思路: 二叉树
分析:
1 题目给定一棵二叉树的中序序列和后序序列求这个二叉树里面,根节点到叶子节点的最短路径的叶子节点的值,如果有多条路径输出最小的叶子节点
2 题目说最多有10000个节点,但是由于题目所说的二叉树并不是完全二叉树,所以这里建立二叉树并不能够利用静态的思想,应该要利用动态的增加
3 建立了二叉树之后,只要按照前序遍历的思路即可求出ans
代码:
#include<cstdio>
#include<cstring>
#include<iostream>
#include<algorithm>
using namespace std;
const int INF = 1<<30;
const int MAXN = 1000010;
struct Node{
int x;
Node *left;
Node *right;
Node(int x){
this->x = x;
this->left = NULL;
this->right = NULL;
}
};
Node *root;
char str[MAXN];
int nodeNum , ans , maxNum , stepNum;
int midOrder[MAXN] , postOrder[MAXN];
void getOrder(int *arr){
int len = strlen(str);
nodeNum = 0;
for(int i = 0 ; i < len ; i++){
int j = i;
int num = 0;
while(str[j] != ' ' && j < len){
num = num*10 + str[j]-'0';
j++;
}
arr[nodeNum++] = num;
i = j;
}
}
Node* createTree(int *mid , int *post , int len){
if(len == 0)
return NULL;
int k = 0;
while(mid[k] != post[len-1])
k++;
Node *root = new Node(post[len-1]);
// 左子树
root->left = createTree(mid , post , k);
// 右子树
root->right = createTree(mid+k+1 , post+k , len-k-1);
return root;
}
void solve(int sum , int step , Node *node){
if(node != NULL){
if(node->left == NULL && node->right == NULL){
if(maxNum > sum+node->x){
maxNum = sum+node->x;
ans = node->x;
}
else if(maxNum == sum+node->x)
ans = min(ans , node->x);
}
solve(sum+node->x , step+1 , node->left);
solve(sum+node->x , step+1 , node->right);
}
}
int main(){
while(gets(str)){
getOrder(midOrder);
gets(str);
getOrder(postOrder);
root = createTree(midOrder , postOrder , nodeNum);
maxNum = ans = INF;
solve(0 , 0 , root);
printf("%d\n" , ans);
}
return 0;
}

### [数据摘录]
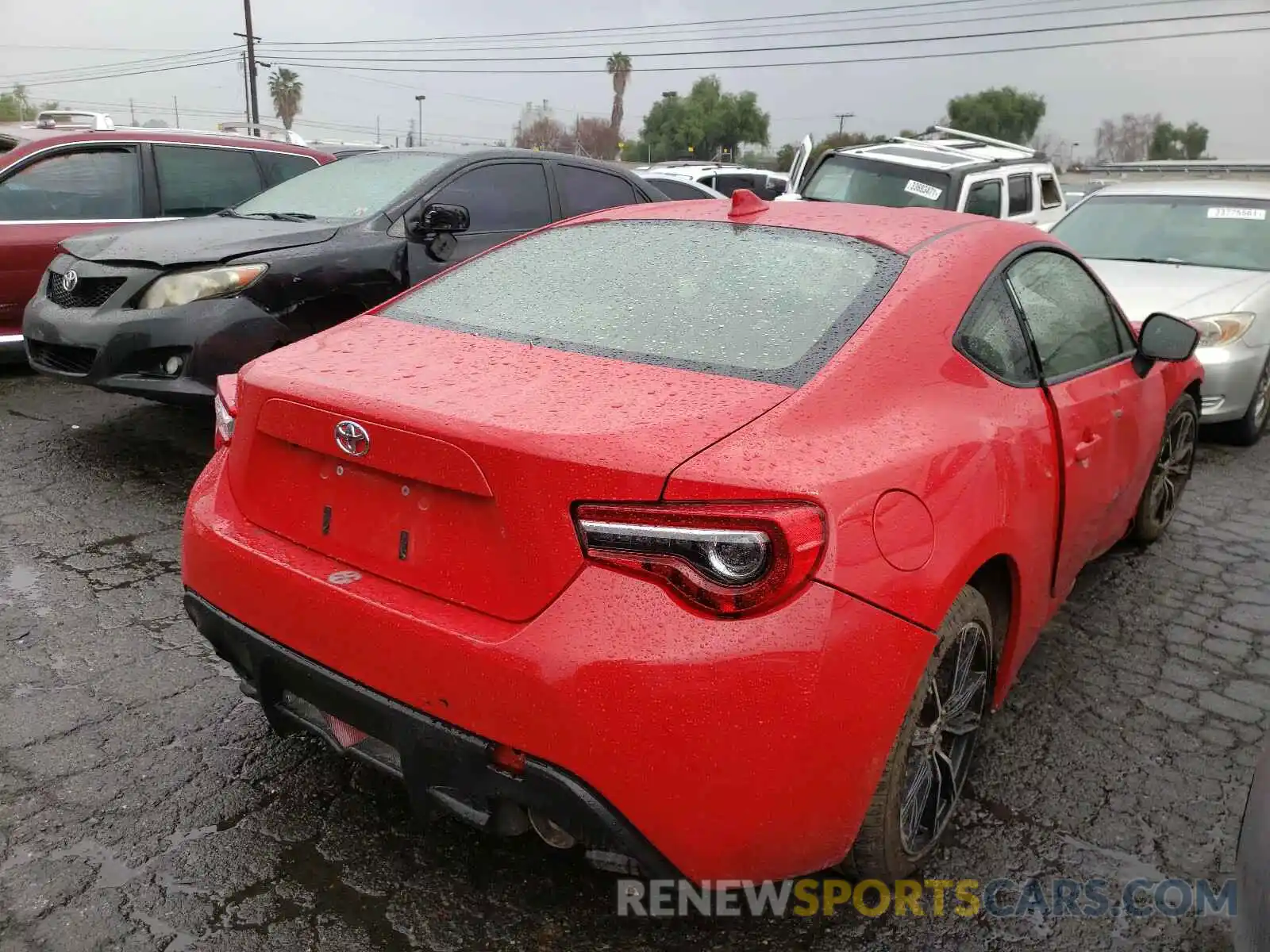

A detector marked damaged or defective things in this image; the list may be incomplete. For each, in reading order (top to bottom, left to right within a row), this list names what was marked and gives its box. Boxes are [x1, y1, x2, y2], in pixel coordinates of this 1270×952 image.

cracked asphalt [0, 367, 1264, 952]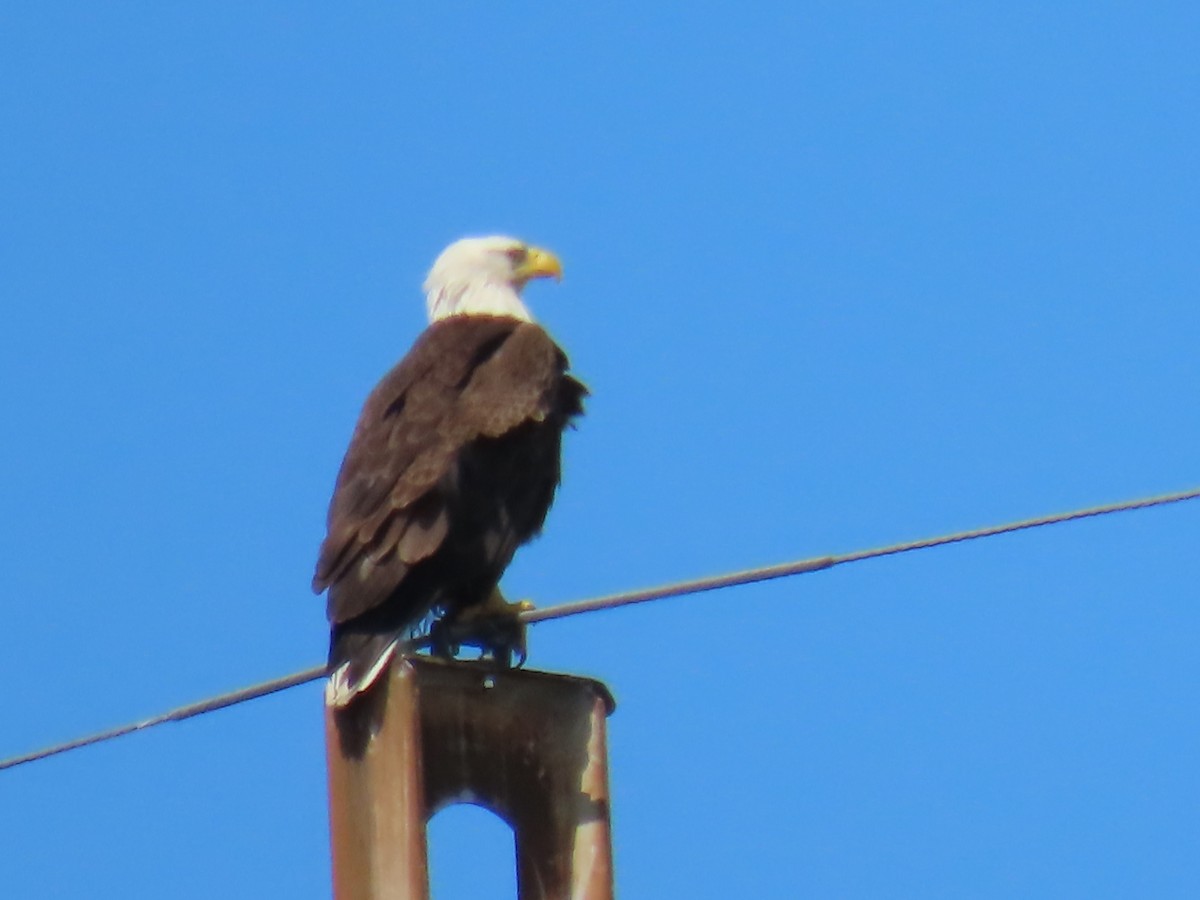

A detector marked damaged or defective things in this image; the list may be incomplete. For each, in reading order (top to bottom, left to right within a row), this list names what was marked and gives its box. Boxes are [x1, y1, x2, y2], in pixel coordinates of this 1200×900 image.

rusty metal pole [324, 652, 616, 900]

### [你要做的]
上面的二叉树题解说，建好二叉树后按哪种遍历思路求出 ans？

### [练习答案]
按照前序遍历的思路。